“這些混蛋,爲什麼不給士兵送去冬裝?他們簡直是在草菅士兵生命!”赫夫曼氣得暴跳如雷,在電話裏衝着斯普林特大發脾氣。
“赫夫曼將軍,請您冷靜點兒。我告訴您,您的瓦爾加還活着,只是凍掉了兩個腳指頭。”
“真的嗎?”
“我剛從他的指揮官那裏得到的消息,不過,我的兒子……”
“怎麼?費爾多他……”
“他永遠埋葬在俄羅斯的冰天雪天裏了。”
“啊,上帝……”赫夫曼驚愕得半天沒說出話來,“斯普林特將軍,我爲您難過,請您……”
“不,不需要安慰,”斯普林特卻打斷了他,“我知道早晚會有今天,只是來得早一天晚一天罷了。”
斯普林特說得十分平靜,但卻深深地驚撼着赫夫曼的心。
瓦爾加逃過了莫斯科的高寒,可是,他能逃過戰場上隨時可能襲來的死神嗎?
蘇聯戰場上的消息,卻強烈鼓舞着歐洲人民反抗德國法西斯的鬥志。
這天晚間,拉麗特酒店裏格外熱鬧。拉麗特請來了幾位樂手,樂手們一改戰爭以來的沉悶氣氛,像往年參加化妝遊行那樣化起妝來,頭上插着碩大的駝鳥羽毛,安上長長的大紅鼻子;有的化妝成印加王子;有的佩戴着閃閃發光的盔甲,把自己裝扮成古代武士……樂手們時而演奏起門德爾松優美恬淡的《仲夏夜之夢》,時而又演奏起比利時歡快的民間小調《恐龍征戰》歌,高聲唱着:“龍龍啦,馬馬啦,聖約路周遊世界隊伍經過啦……”
拉麗特酒店,每隔一段時間就要舉行一次這種音樂會。戰爭年代,人們的生活極其單調、乏味,每當舉行這種化妝音樂會,新提升的法克力申上尉就帶着一幫德軍官兵跑來一醉方休。每當這一天,必然有一個留着兩撇小黑胡的紳士來到酒店裏,會豪爽大方地請官兵們一起豪飲,一切費用由他代庖。聽說他是西蒙公爵,歷來看重門弟與身份的日耳曼官兵,就越發對他敬慕三分。
每當這種時刻,拉麗特母親就會坐在地下室門口,慢條斯理地摘着菜,耳朵卻緊張地系在樓上的音樂聲中。這位滿頭花髮的老人自從兒子萊加被德國人打死之後,她從來不笑,一雙渾濁的眼睛總是鬱郁的,但卻默默地支持着兩個兒女的反戰工作。

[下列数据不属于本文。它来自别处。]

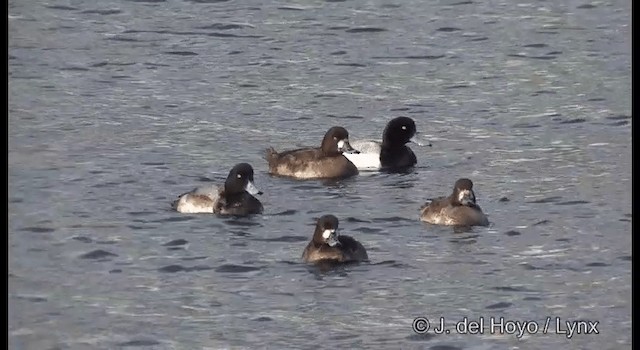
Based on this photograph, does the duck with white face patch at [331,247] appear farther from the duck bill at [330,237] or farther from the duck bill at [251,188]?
the duck bill at [251,188]

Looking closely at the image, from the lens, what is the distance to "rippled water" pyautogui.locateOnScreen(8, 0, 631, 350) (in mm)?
15172

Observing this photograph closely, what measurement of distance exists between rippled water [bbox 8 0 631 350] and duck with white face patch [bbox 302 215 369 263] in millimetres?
183

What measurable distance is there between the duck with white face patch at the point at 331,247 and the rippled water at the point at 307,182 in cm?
18

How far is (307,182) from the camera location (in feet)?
66.9

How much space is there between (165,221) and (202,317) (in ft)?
10.8

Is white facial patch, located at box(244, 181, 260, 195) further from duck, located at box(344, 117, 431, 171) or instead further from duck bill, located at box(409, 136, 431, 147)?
duck bill, located at box(409, 136, 431, 147)

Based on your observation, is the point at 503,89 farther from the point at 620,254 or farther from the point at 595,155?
the point at 620,254

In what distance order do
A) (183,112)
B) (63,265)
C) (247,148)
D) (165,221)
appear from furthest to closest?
(183,112)
(247,148)
(165,221)
(63,265)

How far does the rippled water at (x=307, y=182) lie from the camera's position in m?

此刻,在那堆滿酒桶、酒瓶等雜亂物品的地下室裏,一個充滿節奏的“嘀嘀”聲,帶着反戰人們的重要使命,傳出狹小的地下室,穿過喧譁的餐廳,越過千山萬水,傳向遙遠的天際,向英國的情報機關飛去……
但是,這種神祕的電波能矇蔽住狂飲中的德軍官兵,卻絲毫不能逃過蓋世太保精密的掃描儀器。這種剛剛發明不久的高科技東西,很快就把電波方位暴露在蓋世太保官兵面前了,可是,他們一連幾次的行動都撲空了。這次發現電波之後,安德魯不許驚動任何人,帶着一車蓋世太保官兵,直向艾得利蒙小鎮開去。
但是,蓋世太保官兵一動身,拉麗特酒店吧檯上的電話立刻就響了起來,一名侍者接完電話,急忙將一隻紅色酒杯掛在了吧檯的酒杯架上……
洛霍帶人闖進維克多家裏,卻看到維克多正伏在桌子上安然地作畫。
“洛霍上尉,這麼晚跑來,不會是又懷疑我藏着游擊隊傷員吧,要不要把地下室打開?”維克多望着洛霍,嘲諷道。
“維克多先生,請問金鈴小姐在哪?”洛霍忙問道。
“啊,你找她?很遺憾。嗨,”維克多嘆息一聲,“走了,被你們放出來第二天就走了。”“去哪了?”
“她沒說,也許去了巴黎,也許回中國了……我說不準。”
洛霍根本不相信維克多的話,急忙跑進金鈴的臥室,一看牀上罩着單子以及桌子上沉積的灰塵,這纔信以爲真。
“他媽的!”安德魯聽完洛霍的報告,破天荒地罵了一句。他越來越覺得,這裏面肯定有人通風報信,不然,不會幾次行動都撲空。